The Economic Cost of Bullying in Australian Schools reveals that, each year, approximately 910,000 Australian school students experience bullying, instigated by 543,000 bully perpetrators. The 910,000 victims collectively experience 45 million bullying incidents in a year.
The analysis estimates the annual cost of bullying for all school students is $525 million. Time spent by senior staff and student support officers dealing with bullying accounts for the largest proportion of the predicted costs - $307 million, followed by $182 million in costs to carers for taking care of students who are absent from school as a result of bullying.

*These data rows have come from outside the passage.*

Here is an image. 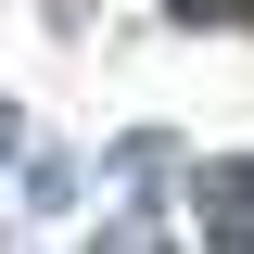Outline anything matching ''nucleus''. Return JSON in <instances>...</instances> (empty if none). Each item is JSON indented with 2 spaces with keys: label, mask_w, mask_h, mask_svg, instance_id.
<instances>
[{
  "label": "nucleus",
  "mask_w": 254,
  "mask_h": 254,
  "mask_svg": "<svg viewBox=\"0 0 254 254\" xmlns=\"http://www.w3.org/2000/svg\"><path fill=\"white\" fill-rule=\"evenodd\" d=\"M190 216H203V242H242L254 254V153H216L203 178H190Z\"/></svg>",
  "instance_id": "1"
},
{
  "label": "nucleus",
  "mask_w": 254,
  "mask_h": 254,
  "mask_svg": "<svg viewBox=\"0 0 254 254\" xmlns=\"http://www.w3.org/2000/svg\"><path fill=\"white\" fill-rule=\"evenodd\" d=\"M178 26H216L229 38V26H254V0H178Z\"/></svg>",
  "instance_id": "2"
},
{
  "label": "nucleus",
  "mask_w": 254,
  "mask_h": 254,
  "mask_svg": "<svg viewBox=\"0 0 254 254\" xmlns=\"http://www.w3.org/2000/svg\"><path fill=\"white\" fill-rule=\"evenodd\" d=\"M13 140H26V115H13V102H0V165H13Z\"/></svg>",
  "instance_id": "3"
}]
</instances>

The longer term costs to Australia in the 20 years after students finish school are estimated to reach $1.8 billion for each school year group, including over $500 million in forgone income for victims as a result of poor performance in school due to bullying, and nearly $340 million in costs for chronic health conditions that continue after school finishes, including mental health, obesity and eating disorders.
Alannah & Madeline Foundation CEO, Lesley Podesta, said: “This study quantifies the extensive impacts of bullying across student and adult life. While the findings are shocking, they are not surprising.
“The trauma bullying causes victims, their families, schools and the community is significant and is felt both immediately and long after victims have completed school. Bullying is complex and self-perpetuating and requires interventions at multiple levels - 218,000 students who are victims will go on to bully later.
“Putting a dollar figure on a problem that is about the wellbeing and safety of human beings may seem a bit impersonal, but we think it’s a powerful way to shine a spotlight on the immediate and ongoing social, economic and fiscal impacts of Australia’s bullying problem.
“Understanding these costs is critical to informing effective programs and prevention measures to reduce its occurrence. In particular, this analysis highlights the snowball effect of bullying at school and the importance of starting prevention focused programs at the start of each student’s schooling life,” Ms Podesta said.
Australia’s $525 million annual bully bill includes: $307 million for senior staff time spent on bullying, $182 million for carers of students who are absent due to bullying, $28 million for the use of mental health services, $5 million for direct primary and acute health services, and $3 million for police involvement.
The $1.8 billion in costs experienced by each school year group over a 20 year period after finishing school include: $506 million impact on income due to lower educational attainment, $150 million for ongoing costs associated with mental health conditions, $156 million for adult obesity linked to bullying during schooling years, $34 million for eating disorders, $945 million in costs related to continued bullying behaviour including violence, and $2 million as a result of the tragic circumstance of suicide.
Child psychologist and National Centre Against Bullying member, Dr Michael Carr-Gregg, said he has seen the lasting damage bullying causes to young people’s confidence and sense of worth. “Ensuring young people feel included, valued and respected for who they are is essential to keeping them happy and safe, and to allow them to grow up strong and resilient.”